Materials and Methods

Materials

Oligo-ethylene glycol (OEG) was prepared as a solution comprising a 1 mM mixture of OEG thiol (386.5 Da) and biotinylated OEG thiol (788 Da; both from Polypure, Oslo, Norway) at a molar ratio of 99:1 in synthesis grade ethanol, and stored in the dark at 4°C. Lyophilized streptavidin (SAv; Sigma-Aldrich, St. Louis, MO) was dissolved in ultrapure water and stored as aliquots at a concentration of 1 mg/mL at −20°C. Lyophilized bovine serum albumin (BSA; Sigma-Aldrich) was freshly dissolved in ultrapure water and used at a concentration of 10 mg/mL for all passivation purposes.

A sample preparation buffer comprising 10 mM HEPES and 150 mM NaCl at pH 7.4 was used for the preparation of COC-capturing substrates. Throughout the AFM measurements, COCs were maintained in culture medium consisting of minimum essential medium with Earle’s salts, buffered at pH 7.3 with 20 mM HEPES and supplemented with 50 μg/mL gentamycin, 0.3 mM sodium pyruvate, 1 mg/mL BSA, and 1 mM 8-bromoadenosine 3′,5′-cyclic monophosphate (8-Br-cAMP), a membrane-permeable cyclic AMP analog that stabilizes the expanded cumulus matrix (32).

Polystyrene microspheres (91.0 ± 1.3 μm diameter; Polysciences, Eppelheim, Germany) were washed first in ethanol and then in ultrapure water (five times each), dried in a vacuum oven at 40°C for 3 h, and stored at 4°C.

Cloning and purification of biotinylated and soluble CD44

The full CD44 ectodomain sequence terminating at proline 267 was amplified from human CD44S cDNA using the high-fidelity polymerase pfu Ultra AD (Agilent) together with the forward primer hCD44-14 BamHI F 5′ GCGGGATCCGAAGGGGTAGGCACGA TGGCCAGG and the reverse primer hCD44 801 10H^∗ XhoI R 5′GCGCCTCGAGTTAGTG ATGGTGATGGTGATGGTGATGGTGATGCCACTCGATTTTCTGTGCCTCGAAGATGTCATTCAGGCCGGATCTAGGAATTTGGGGTGTCCTTATAGG, which encodes a target site for biotin ligase and a 10-histidine (His) tag.
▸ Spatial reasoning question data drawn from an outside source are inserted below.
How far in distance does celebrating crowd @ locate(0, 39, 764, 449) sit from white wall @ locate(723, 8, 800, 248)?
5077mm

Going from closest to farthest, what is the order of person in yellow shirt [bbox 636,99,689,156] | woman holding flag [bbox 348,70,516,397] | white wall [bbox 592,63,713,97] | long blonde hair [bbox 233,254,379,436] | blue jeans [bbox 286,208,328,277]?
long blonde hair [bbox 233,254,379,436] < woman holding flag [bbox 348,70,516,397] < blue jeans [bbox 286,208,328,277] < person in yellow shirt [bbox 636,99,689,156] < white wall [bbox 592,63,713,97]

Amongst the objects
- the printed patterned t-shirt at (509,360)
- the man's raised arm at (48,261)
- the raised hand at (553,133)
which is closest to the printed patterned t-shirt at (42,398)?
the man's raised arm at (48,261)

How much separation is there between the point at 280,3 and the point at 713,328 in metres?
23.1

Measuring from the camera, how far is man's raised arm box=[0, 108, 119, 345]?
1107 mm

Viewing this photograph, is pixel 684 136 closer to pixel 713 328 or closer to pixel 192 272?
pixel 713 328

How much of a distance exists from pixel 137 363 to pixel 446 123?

The amplified fragment was cloned into a variant of the pHR Sin vector (33) carrying an internal ribosome entry site upstream of a gene encoding emerald GFP and introduced into HEK 293T cells by transfection. Culture supernatants containing virus-like particles were then used to transduce CHO K1 cells together with the lentiviral packaging and envelope plasmids pMD.G and p8.91 using Genejuice (Merck, Darmstadt, Germany), and selected for GFP expression by flow cytometry. Secreted CD44 His-tagged protein was subsequently purified from culture supernatants using a His Trap column (GE Healthcare, Little Chalfont, UK) before biotinylation, using a BirA-500 kit (Avidity, Denver, CO) according to the manufacturer’s instructions and removal of free biotin by size-exclusion chromatography. The purified CD44 protein with a C-terminal biotin tag (b-CD44) was stored at 0.5 mg/mL in phosphate-buffered saline at −20°C until it was used for the preparation of COC-capturing substrates.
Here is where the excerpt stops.